The cartel said OPEC production in February, as reported by secondary sources, dipped month over month by 221,000 barrels a day to a daily average of 30.55 million barrels, about 1 million barrels a day less than December 2018 production of 31.58 million barrels. Saudi Arabia’s February production fell to 10.09 million barrels a day, a month-over-month decrease of 86,000 barrels a day. Iranian production increased by 12,000 barrels a day to around 2.74 million barrels, and Venezuelan production dropped by 142,000 barrels a day to about 1.01 million barrels.

The Saudis themselves reported total production of 10.14 million barrels a day in February, down by about 106,000 barrels a day compared to January. Venezuela reported a decline of 56,000 barrels to a total of 1.43 million barrels a day.

Russian production averaged a record 11.35 million barrels a day in 2018, and February production rose to 11.53 million barrels. OPEC is estimating average daily Russian production in 2019 will reach a new record of 11.49 million barrels a day.

OPEC now forecasts average 2019 global demand of 99.96 million barrels a day, basically unchanged from the previous month’s estimate.

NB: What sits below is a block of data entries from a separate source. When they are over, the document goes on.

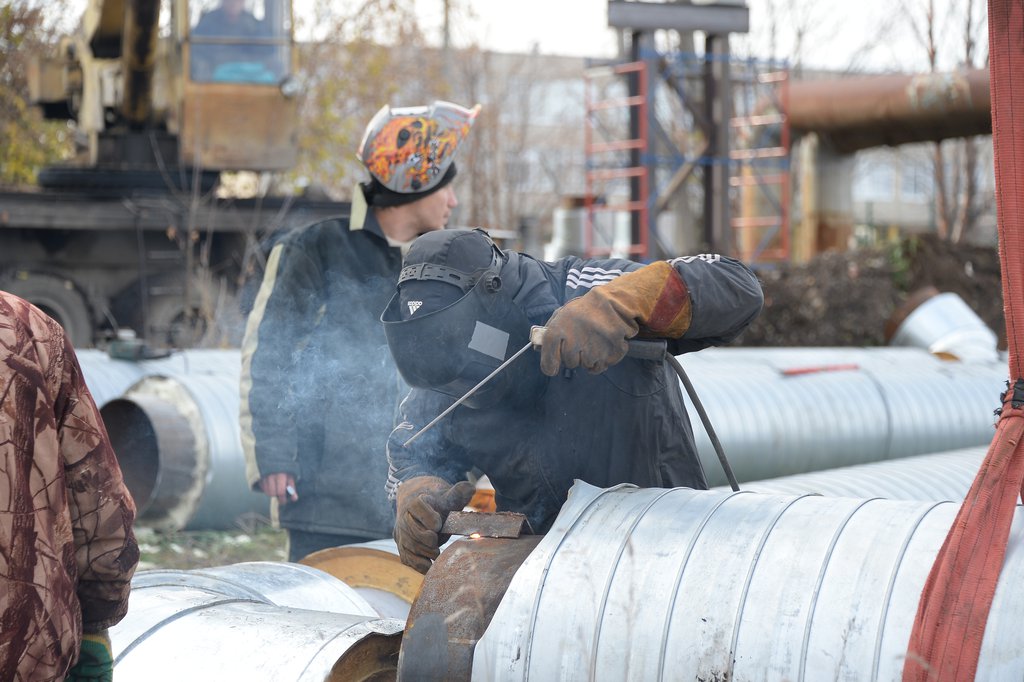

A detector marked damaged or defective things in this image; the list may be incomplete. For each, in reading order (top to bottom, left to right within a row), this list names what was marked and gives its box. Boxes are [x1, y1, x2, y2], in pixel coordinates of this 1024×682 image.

rusty steel pipe overhead [782, 66, 991, 151]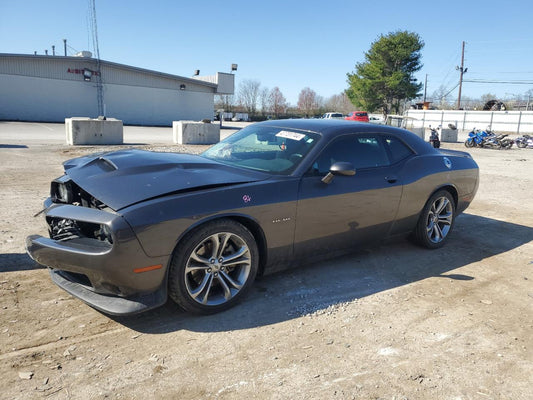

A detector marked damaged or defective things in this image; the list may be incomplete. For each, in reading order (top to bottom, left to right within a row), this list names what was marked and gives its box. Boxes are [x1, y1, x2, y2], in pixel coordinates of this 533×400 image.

crumpled hood [63, 150, 266, 211]
damaged front bumper [26, 203, 169, 316]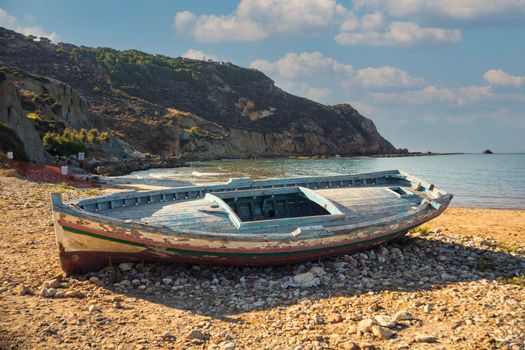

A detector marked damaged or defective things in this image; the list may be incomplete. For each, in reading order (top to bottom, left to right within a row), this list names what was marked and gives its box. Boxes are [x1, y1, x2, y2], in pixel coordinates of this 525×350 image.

broken hull [54, 170, 454, 274]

The current estimate for 2019 global demand growth is 1.24 million barrels a day, also unchanged from last month’s estimate.

The cartel estimated 2018 non-OPEC supply rose by 30,000 barrels a day to 62.19 million barrels. For 2019 non-OPEC supply is expected to increase by 2.24 million barrels a day to an average of 64.43 million barrels, an increase of 60,000 barrels a day compared with last month’s estimate for the current year.

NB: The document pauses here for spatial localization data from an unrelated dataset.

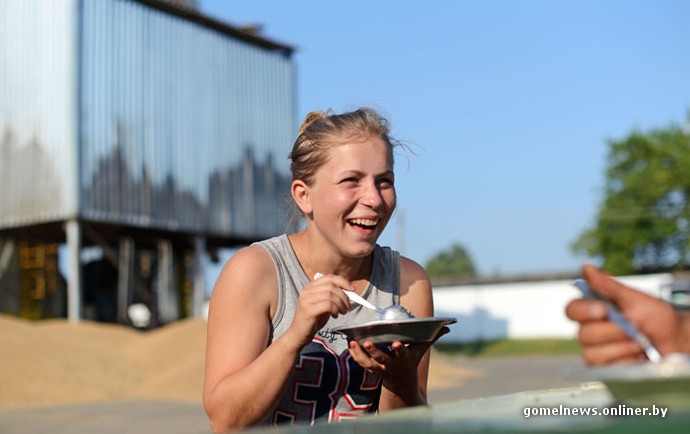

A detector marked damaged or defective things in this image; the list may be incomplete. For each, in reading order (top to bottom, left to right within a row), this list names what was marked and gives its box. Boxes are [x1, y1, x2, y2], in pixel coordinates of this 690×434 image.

rusty metal structure [0, 0, 296, 326]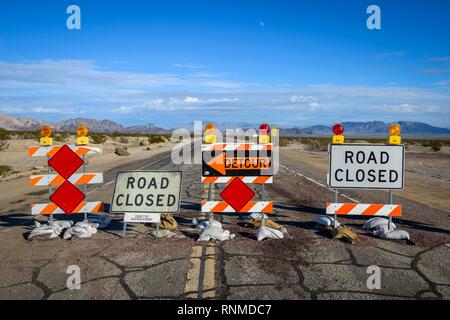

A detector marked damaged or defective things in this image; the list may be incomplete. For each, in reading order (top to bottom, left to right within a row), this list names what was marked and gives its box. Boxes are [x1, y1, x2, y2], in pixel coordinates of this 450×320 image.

cracked asphalt road [0, 145, 448, 300]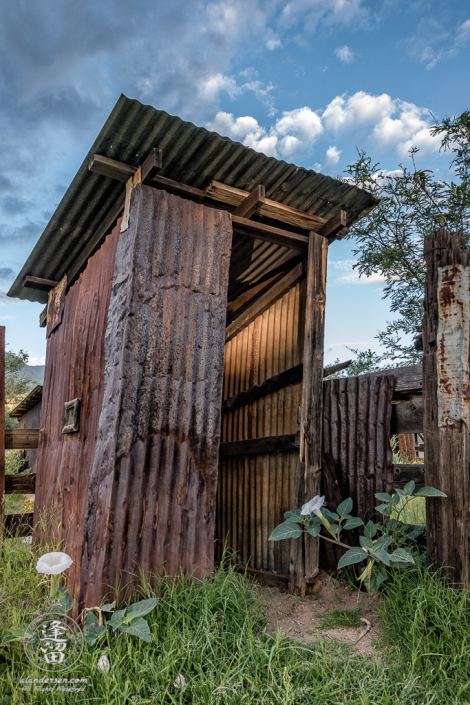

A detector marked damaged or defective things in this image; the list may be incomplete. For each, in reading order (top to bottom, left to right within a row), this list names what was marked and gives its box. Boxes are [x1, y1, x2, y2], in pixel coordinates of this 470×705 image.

rusted metal panel [46, 274, 67, 336]
rusted metal panel [33, 219, 121, 600]
rusty corrugated tin wall [33, 221, 121, 600]
rusted metal panel [80, 186, 232, 604]
rusty corrugated tin wall [82, 186, 233, 604]
rusty corrugated tin wall [216, 278, 304, 576]
rusted metal panel [218, 278, 306, 576]
rusty corrugated tin wall [322, 376, 394, 520]
rusted metal panel [322, 376, 394, 524]
rusty metal fence post [422, 228, 470, 580]
rusted metal panel [436, 262, 470, 424]
rust stain [436, 266, 470, 424]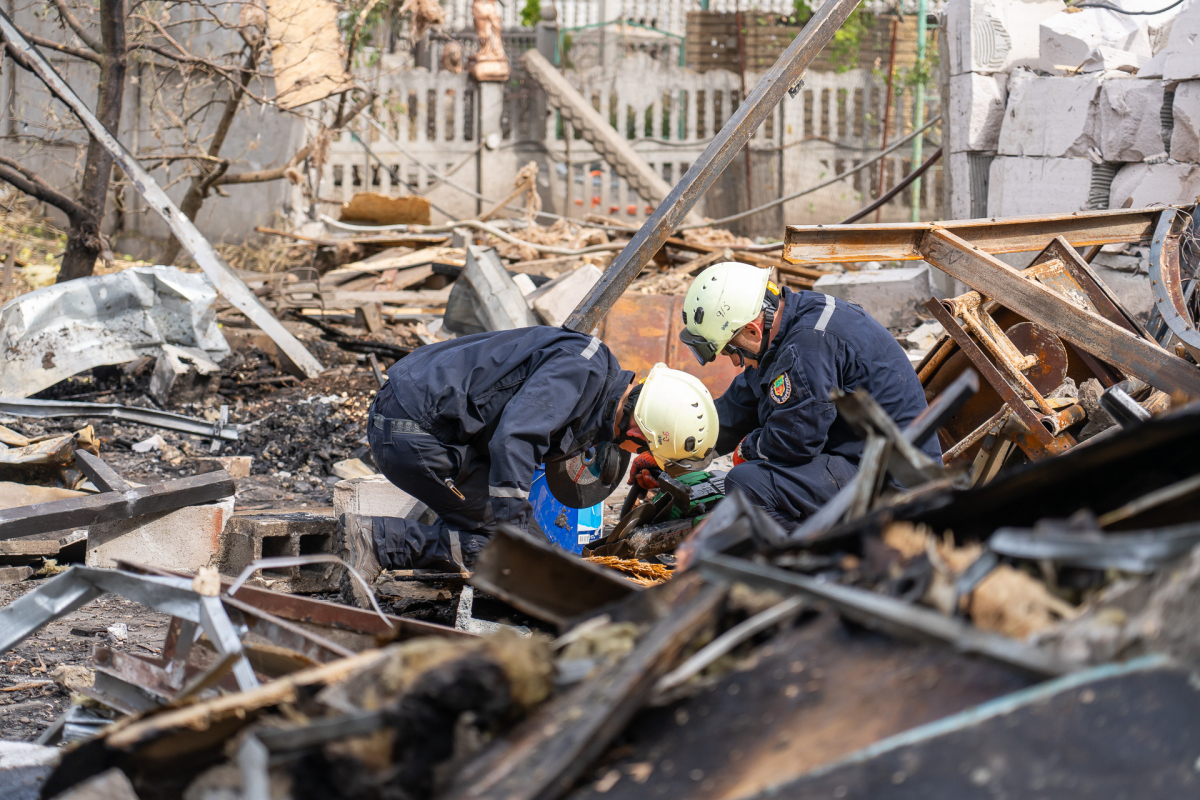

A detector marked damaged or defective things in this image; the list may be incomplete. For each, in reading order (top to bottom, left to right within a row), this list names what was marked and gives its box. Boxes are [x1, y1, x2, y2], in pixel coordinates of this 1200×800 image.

rusty metal beam [561, 0, 864, 331]
rusty metal beam [782, 208, 1156, 263]
rusty metal beam [921, 226, 1200, 398]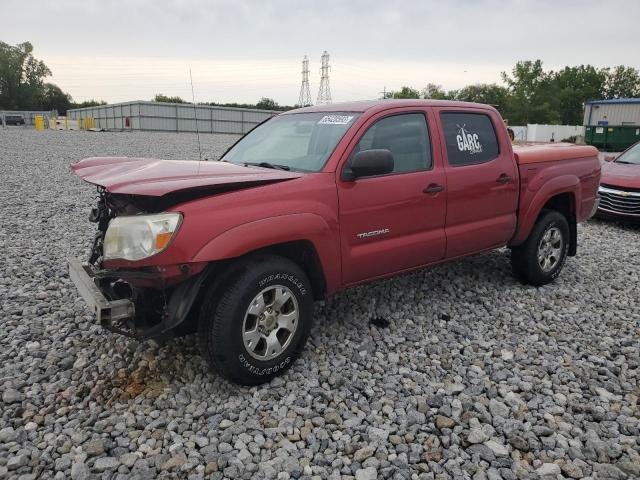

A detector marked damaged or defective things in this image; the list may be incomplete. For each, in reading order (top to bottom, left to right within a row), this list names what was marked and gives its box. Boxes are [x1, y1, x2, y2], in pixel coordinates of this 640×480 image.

crumpled front hood [72, 157, 302, 196]
crumpled front hood [600, 162, 640, 190]
broken headlight [102, 212, 182, 260]
damaged front bumper [65, 256, 205, 340]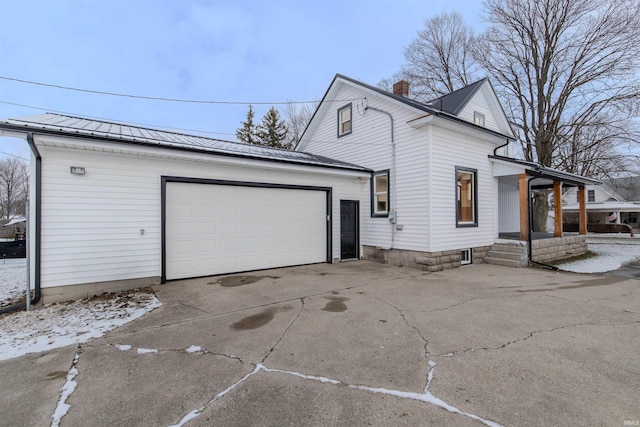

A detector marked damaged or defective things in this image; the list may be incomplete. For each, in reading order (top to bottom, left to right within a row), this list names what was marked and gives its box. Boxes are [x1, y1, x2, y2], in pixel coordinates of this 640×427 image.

cracked concrete [0, 260, 636, 426]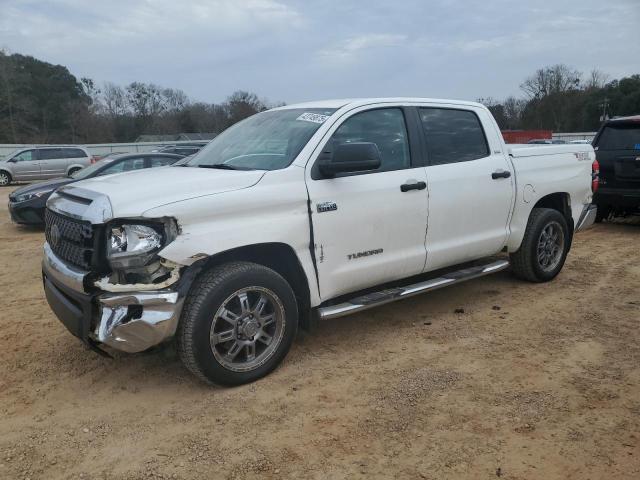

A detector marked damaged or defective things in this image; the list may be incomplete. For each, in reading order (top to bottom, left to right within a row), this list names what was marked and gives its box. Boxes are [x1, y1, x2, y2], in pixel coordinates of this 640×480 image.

crumpled bumper [42, 244, 184, 352]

U.S. production in 2019 is now expected to rise to 18.45 million barrels a day, up by 10,000 barrels from last month’s forecast. That reflects a U.S. supply growth rate of 1.8 million barrels a day (up 10.8%) year over year.

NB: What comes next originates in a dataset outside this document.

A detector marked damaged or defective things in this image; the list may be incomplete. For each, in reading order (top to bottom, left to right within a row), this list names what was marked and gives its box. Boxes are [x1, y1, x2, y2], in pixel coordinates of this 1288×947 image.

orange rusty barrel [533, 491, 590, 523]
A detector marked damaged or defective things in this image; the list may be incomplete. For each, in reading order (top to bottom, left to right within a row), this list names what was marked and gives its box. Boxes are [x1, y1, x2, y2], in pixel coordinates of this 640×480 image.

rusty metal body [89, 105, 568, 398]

2018’s estimated demand for OPEC crude was lowered to 31.5 million barrels a day, down by some 100,000 barrels a day compared to last month’s estimate. Demand in 2019 is now estimated at 30.5 million barrels a day, down by around 1.1 million barrels from the 2018 level.

Crude prices continue to trend higher Thursday morning, with West Texas Intermediate for April delivery up about 0.6% at $58.61 a barrel and Brent for May delivery up about 0.3% at $67.88.